> _Given request_
Could you convert the data below into a JSON list of strings, one string per line, with blank lines omitted?

* * * *

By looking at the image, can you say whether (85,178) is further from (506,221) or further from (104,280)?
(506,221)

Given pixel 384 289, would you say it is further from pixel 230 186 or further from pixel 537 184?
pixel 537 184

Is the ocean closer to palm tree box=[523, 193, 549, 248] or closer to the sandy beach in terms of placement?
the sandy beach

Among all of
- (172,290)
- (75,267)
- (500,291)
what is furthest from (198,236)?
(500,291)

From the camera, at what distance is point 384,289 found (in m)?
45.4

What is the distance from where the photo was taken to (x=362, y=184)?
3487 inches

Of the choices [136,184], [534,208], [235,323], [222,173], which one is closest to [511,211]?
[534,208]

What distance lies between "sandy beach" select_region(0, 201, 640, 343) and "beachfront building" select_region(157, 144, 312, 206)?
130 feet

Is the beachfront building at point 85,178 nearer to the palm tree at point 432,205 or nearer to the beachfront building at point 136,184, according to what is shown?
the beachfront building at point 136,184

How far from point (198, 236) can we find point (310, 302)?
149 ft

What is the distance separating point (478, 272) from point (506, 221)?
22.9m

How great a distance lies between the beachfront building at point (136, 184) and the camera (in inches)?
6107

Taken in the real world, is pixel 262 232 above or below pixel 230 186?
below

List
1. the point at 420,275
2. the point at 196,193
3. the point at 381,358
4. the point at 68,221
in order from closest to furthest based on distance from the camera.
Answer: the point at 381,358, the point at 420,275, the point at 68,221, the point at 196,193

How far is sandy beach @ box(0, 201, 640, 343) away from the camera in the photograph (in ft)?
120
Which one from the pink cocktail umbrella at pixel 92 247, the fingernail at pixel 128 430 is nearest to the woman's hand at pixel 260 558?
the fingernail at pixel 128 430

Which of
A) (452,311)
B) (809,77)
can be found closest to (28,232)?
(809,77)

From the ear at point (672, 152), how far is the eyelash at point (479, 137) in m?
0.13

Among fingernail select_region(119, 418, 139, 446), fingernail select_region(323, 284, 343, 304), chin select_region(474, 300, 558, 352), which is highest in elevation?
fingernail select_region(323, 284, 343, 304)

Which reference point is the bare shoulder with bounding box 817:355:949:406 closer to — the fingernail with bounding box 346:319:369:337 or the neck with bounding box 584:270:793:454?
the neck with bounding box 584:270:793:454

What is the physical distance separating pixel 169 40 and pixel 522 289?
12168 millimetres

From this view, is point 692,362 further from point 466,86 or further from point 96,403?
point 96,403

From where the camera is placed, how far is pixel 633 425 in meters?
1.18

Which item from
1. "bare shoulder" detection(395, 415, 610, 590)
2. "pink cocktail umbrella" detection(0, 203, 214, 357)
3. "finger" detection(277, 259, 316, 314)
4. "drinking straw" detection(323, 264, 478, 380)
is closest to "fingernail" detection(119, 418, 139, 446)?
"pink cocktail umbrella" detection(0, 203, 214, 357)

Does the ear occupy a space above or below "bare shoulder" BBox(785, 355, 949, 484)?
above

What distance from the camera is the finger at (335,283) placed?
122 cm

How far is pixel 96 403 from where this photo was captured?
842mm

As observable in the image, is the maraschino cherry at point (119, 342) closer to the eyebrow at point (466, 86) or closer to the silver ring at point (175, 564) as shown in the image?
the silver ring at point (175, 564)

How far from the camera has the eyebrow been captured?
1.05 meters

* * * *

> _Task output_
[
  "By looking at the image, can you say whether (85,178) is further from (506,221) or further from (104,280)?",
  "(506,221)",
  "Given pixel 384 289, would you say it is further from pixel 230 186 or further from pixel 537 184?",
  "pixel 537 184",
  "Is the ocean closer to palm tree box=[523, 193, 549, 248] or closer to the sandy beach in terms of placement?",
  "the sandy beach",
  "Among all of",
  "- (172,290)",
  "- (75,267)",
  "- (500,291)",
  "what is furthest from (198,236)?",
  "(500,291)",
  "From the camera, at what distance is point 384,289 found (in m)?",
  "45.4",
  "What is the distance from where the photo was taken to (x=362, y=184)?",
  "3487 inches",
  "Of the choices [136,184], [534,208], [235,323], [222,173], which one is closest to [511,211]?",
  "[534,208]",
  "What distance lies between \"sandy beach\" select_region(0, 201, 640, 343) and \"beachfront building\" select_region(157, 144, 312, 206)?",
  "130 feet",
  "Is the beachfront building at point 85,178 nearer to the palm tree at point 432,205 or nearer to the beachfront building at point 136,184, according to what is shown?",
  "the beachfront building at point 136,184",
  "How far from point (198, 236) can we find point (310, 302)?",
  "149 ft",
  "What is the distance separating point (478, 272) from point (506, 221)?",
  "22.9m",
  "How great a distance lies between the beachfront building at point (136, 184) and the camera (in inches)?",
  "6107",
  "Taken in the real world, is pixel 262 232 above or below pixel 230 186?",
  "below",
  "List",
  "1. the point at 420,275",
  "2. the point at 196,193",
  "3. the point at 381,358",
  "4. the point at 68,221",
  "in order from closest to furthest based on distance from the camera.",
  "Answer: the point at 381,358, the point at 420,275, the point at 68,221, the point at 196,193",
  "How far is sandy beach @ box(0, 201, 640, 343) away from the camera in the photograph (in ft)?",
  "120",
  "Which one from the pink cocktail umbrella at pixel 92 247, the fingernail at pixel 128 430 is nearest to the woman's hand at pixel 260 558?",
  "the fingernail at pixel 128 430",
  "Which of",
  "A) (452,311)",
  "B) (809,77)",
  "can be found closest to (28,232)?",
  "(809,77)",
  "From the ear at point (672, 152), how far is the eyelash at point (479, 137) in m?",
  "0.13",
  "Among fingernail select_region(119, 418, 139, 446), fingernail select_region(323, 284, 343, 304), chin select_region(474, 300, 558, 352), which is highest in elevation?",
  "fingernail select_region(323, 284, 343, 304)",
  "Which reference point is the bare shoulder with bounding box 817:355:949:406 closer to — the fingernail with bounding box 346:319:369:337 or the neck with bounding box 584:270:793:454?",
  "the neck with bounding box 584:270:793:454",
  "What is the physical distance separating pixel 169 40 and pixel 522 289?",
  "12168 millimetres",
  "From this view, is point 692,362 further from point 466,86 or further from point 96,403?",
  "point 96,403",
  "From where the camera is placed, how far is pixel 633 425 in meters?",
  "1.18",
  "Which item from",
  "1. \"bare shoulder\" detection(395, 415, 610, 590)",
  "2. \"pink cocktail umbrella\" detection(0, 203, 214, 357)",
  "3. \"finger\" detection(277, 259, 316, 314)",
  "4. \"drinking straw\" detection(323, 264, 478, 380)",
  "is closest to \"fingernail\" detection(119, 418, 139, 446)?",
  "\"pink cocktail umbrella\" detection(0, 203, 214, 357)",
  "Does the ear occupy a space above or below \"bare shoulder\" BBox(785, 355, 949, 484)?",
  "above",
  "What distance from the camera is the finger at (335,283) placed?",
  "122 cm",
  "How far is pixel 96 403 from where this photo was captured?",
  "842mm",
  "As observable in the image, is the maraschino cherry at point (119, 342) closer to the eyebrow at point (466, 86) or closer to the silver ring at point (175, 564) as shown in the image?",
  "the silver ring at point (175, 564)",
  "How far from the camera has the eyebrow been captured?",
  "1.05 meters"
]